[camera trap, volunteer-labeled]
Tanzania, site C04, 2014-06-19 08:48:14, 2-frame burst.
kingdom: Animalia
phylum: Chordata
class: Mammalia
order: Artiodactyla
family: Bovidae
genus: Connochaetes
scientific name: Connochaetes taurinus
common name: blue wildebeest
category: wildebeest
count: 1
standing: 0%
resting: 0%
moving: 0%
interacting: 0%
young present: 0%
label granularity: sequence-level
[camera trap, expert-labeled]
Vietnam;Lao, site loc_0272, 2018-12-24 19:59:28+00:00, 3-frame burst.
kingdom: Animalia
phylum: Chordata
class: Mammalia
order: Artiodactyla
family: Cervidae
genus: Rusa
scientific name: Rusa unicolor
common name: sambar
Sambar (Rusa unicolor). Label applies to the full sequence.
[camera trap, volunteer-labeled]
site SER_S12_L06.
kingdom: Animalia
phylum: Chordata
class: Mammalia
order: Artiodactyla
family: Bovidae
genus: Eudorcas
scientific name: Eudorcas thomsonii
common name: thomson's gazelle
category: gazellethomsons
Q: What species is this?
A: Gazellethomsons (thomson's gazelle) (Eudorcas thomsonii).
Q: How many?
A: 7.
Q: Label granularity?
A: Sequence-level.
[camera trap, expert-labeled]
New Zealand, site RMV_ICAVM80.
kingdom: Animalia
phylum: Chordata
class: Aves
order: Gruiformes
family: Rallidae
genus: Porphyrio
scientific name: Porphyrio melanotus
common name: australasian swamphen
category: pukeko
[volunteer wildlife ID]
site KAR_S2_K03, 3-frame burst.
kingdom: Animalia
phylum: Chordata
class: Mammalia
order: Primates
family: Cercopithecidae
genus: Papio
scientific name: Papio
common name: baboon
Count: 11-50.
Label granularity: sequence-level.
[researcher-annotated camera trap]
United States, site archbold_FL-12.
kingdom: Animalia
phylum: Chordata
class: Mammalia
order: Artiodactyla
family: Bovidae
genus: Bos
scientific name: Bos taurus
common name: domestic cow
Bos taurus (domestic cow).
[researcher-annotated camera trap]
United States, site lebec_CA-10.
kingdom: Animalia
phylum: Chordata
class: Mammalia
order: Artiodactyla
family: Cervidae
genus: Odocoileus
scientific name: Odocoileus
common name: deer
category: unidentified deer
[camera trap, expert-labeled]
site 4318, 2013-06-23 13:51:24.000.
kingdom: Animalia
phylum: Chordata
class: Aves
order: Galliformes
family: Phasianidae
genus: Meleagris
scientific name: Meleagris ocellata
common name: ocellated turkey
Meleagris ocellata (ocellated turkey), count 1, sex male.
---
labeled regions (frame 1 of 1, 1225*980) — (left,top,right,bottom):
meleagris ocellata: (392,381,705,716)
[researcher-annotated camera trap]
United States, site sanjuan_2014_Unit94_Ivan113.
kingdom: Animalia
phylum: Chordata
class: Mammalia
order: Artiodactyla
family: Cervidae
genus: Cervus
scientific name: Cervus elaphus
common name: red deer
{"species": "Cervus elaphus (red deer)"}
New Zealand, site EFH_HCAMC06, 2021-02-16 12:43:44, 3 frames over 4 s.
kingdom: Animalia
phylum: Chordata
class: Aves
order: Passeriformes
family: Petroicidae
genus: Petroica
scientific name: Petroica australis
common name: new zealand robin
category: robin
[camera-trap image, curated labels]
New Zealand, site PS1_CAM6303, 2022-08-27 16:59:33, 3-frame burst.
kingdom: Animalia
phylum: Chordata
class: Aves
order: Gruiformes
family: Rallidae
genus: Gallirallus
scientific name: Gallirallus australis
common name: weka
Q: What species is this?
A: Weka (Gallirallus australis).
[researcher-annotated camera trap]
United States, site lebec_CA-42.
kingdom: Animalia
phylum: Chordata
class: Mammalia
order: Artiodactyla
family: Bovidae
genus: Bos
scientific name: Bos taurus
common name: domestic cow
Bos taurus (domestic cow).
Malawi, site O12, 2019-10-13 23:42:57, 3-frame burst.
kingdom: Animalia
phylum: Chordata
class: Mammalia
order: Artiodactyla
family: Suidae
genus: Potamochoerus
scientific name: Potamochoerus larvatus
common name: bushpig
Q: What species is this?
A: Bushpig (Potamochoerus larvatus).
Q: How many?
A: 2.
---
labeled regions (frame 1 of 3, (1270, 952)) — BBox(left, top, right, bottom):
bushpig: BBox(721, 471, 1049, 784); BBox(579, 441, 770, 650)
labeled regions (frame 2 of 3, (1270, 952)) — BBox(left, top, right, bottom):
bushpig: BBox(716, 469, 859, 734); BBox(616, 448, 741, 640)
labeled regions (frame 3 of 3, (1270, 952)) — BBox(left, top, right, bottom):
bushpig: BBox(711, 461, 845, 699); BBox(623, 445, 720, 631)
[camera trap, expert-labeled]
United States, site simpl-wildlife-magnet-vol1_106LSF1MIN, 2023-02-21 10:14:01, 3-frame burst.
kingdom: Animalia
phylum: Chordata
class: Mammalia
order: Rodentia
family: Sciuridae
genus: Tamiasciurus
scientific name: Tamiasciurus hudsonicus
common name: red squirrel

• [Task details]: Copy out the full material exactly as it appears.

• [Expected answer]:
[camera trap, volunteer-labeled]
Tanzania, site C04, 2014-06-19 08:48:14, 2-frame burst.
kingdom: Animalia
phylum: Chordata
class: Mammalia
order: Artiodactyla
family: Bovidae
genus: Connochaetes
scientific name: Connochaetes taurinus
common name: blue wildebeest
category: wildebeest
count: 1
standing: 0%
resting: 0%
moving: 0%
interacting: 0%
young present: 0%
label granularity: sequence-level
[camera trap, expert-labeled]
Vietnam;Lao, site loc_0272, 2018-12-24 19:59:28+00:00, 3-frame burst.
kingdom: Animalia
phylum: Chordata
class: Mammalia
order: Artiodactyla
family: Cervidae
genus: Rusa
scientific name: Rusa unicolor
common name: sambar
Sambar (Rusa unicolor). Label applies to the full sequence.
[camera trap, volunteer-labeled]
site SER_S12_L06.
kingdom: Animalia
phylum: Chordata
class: Mammalia
order: Artiodactyla
family: Bovidae
genus: Eudorcas
scientific name: Eudorcas thomsonii
common name: thomson's gazelle
category: gazellethomsons
Q: What species is this?
A: Gazellethomsons (thomson's gazelle) (Eudorcas thomsonii).
Q: How many?
A: 7.
Q: Label granularity?
A: Sequence-level.
[camera trap, expert-labeled]
New Zealand, site RMV_ICAVM80.
kingdom: Animalia
phylum: Chordata
class: Aves
order: Gruiformes
family: Rallidae
genus: Porphyrio
scientific name: Porphyrio melanotus
common name: australasian swamphen
category: pukeko
[volunteer wildlife ID]
site KAR_S2_K03, 3-frame burst.
kingdom: Animalia
phylum: Chordata
class: Mammalia
order: Primates
family: Cercopithecidae
genus: Papio
scientific name: Papio
common name: baboon
Count: 11-50.
Label granularity: sequence-level.
[researcher-annotated camera trap]
United States, site archbold_FL-12.
kingdom: Animalia
phylum: Chordata
class: Mammalia
order: Artiodactyla
family: Bovidae
genus: Bos
scientific name: Bos taurus
common name: domestic cow
Bos taurus (domestic cow).
[researcher-annotated camera trap]
United States, site lebec_CA-10.
kingdom: Animalia
phylum: Chordata
class: Mammalia
order: Artiodactyla
family: Cervidae
genus: Odocoileus
scientific name: Odocoileus
common name: deer
category: unidentified deer
[camera trap, expert-labeled]
site 4318, 2013-06-23 13:51:24.000.
kingdom: Animalia
phylum: Chordata
class: Aves
order: Galliformes
family: Phasianidae
genus: Meleagris
scientific name: Meleagris ocellata
common name: ocellated turkey
Meleagris ocellata (ocellated turkey), count 1, sex male.
---
labeled regions (frame 1 of 1, 1225*980) — (left,top,right,bottom):
meleagris ocellata: (392,381,705,716)
[researcher-annotated camera trap]
United States, site sanjuan_2014_Unit94_Ivan113.
kingdom: Animalia
phylum: Chordata
class: Mammalia
order: Artiodactyla
family: Cervidae
genus: Cervus
scientific name: Cervus elaphus
common name: red deer
{"species": "Cervus elaphus (red deer)"}
New Zealand, site EFH_HCAMC06, 2021-02-16 12:43:44, 3 frames over 4 s.
kingdom: Animalia
phylum: Chordata
class: Aves
order: Passeriformes
family: Petroicidae
genus: Petroica
scientific name: Petroica australis
common name: new zealand robin
category: robin
[camera-trap image, curated labels]
New Zealand, site PS1_CAM6303, 2022-08-27 16:59:33, 3-frame burst.
kingdom: Animalia
phylum: Chordata
class: Aves
order: Gruiformes
family: Rallidae
genus: Gallirallus
scientific name: Gallirallus australis
common name: weka
Q: What species is this?
A: Weka (Gallirallus australis).
[researcher-annotated camera trap]
United States, site lebec_CA-42.
kingdom: Animalia
phylum: Chordata
class: Mammalia
order: Artiodactyla
family: Bovidae
genus: Bos
scientific name: Bos taurus
common name: domestic cow
Bos taurus (domestic cow).
Malawi, site O12, 2019-10-13 23:42:57, 3-frame burst.
kingdom: Animalia
phylum: Chordata
class: Mammalia
order: Artiodactyla
family: Suidae
genus: Potamochoerus
scientific name: Potamochoerus larvatus
common name: bushpig
Q: What species is this?
A: Bushpig (Potamochoerus larvatus).
Q: How many?
A: 2.
---
labeled regions (frame 1 of 3, (1270, 952)) — BBox(left, top, right, bottom):
bushpig: BBox(721, 471, 1049, 784); BBox(579, 441, 770, 650)
labeled regions (frame 2 of 3, (1270, 952)) — BBox(left, top, right, bottom):
bushpig: BBox(716, 469, 859, 734); BBox(616, 448, 741, 640)
labeled regions (frame 3 of 3, (1270, 952)) — BBox(left, top, right, bottom):
bushpig: BBox(711, 461, 845, 699); BBox(623, 445, 720, 631)
[camera trap, expert-labeled]
United States, site simpl-wildlife-magnet-vol1_106LSF1MIN, 2023-02-21 10:14:01, 3-frame burst.
kingdom: Animalia
phylum: Chordata
class: Mammalia
order: Rodentia
family: Sciuridae
genus: Tamiasciurus
scientific name: Tamiasciurus hudsonicus
common name: red squirrel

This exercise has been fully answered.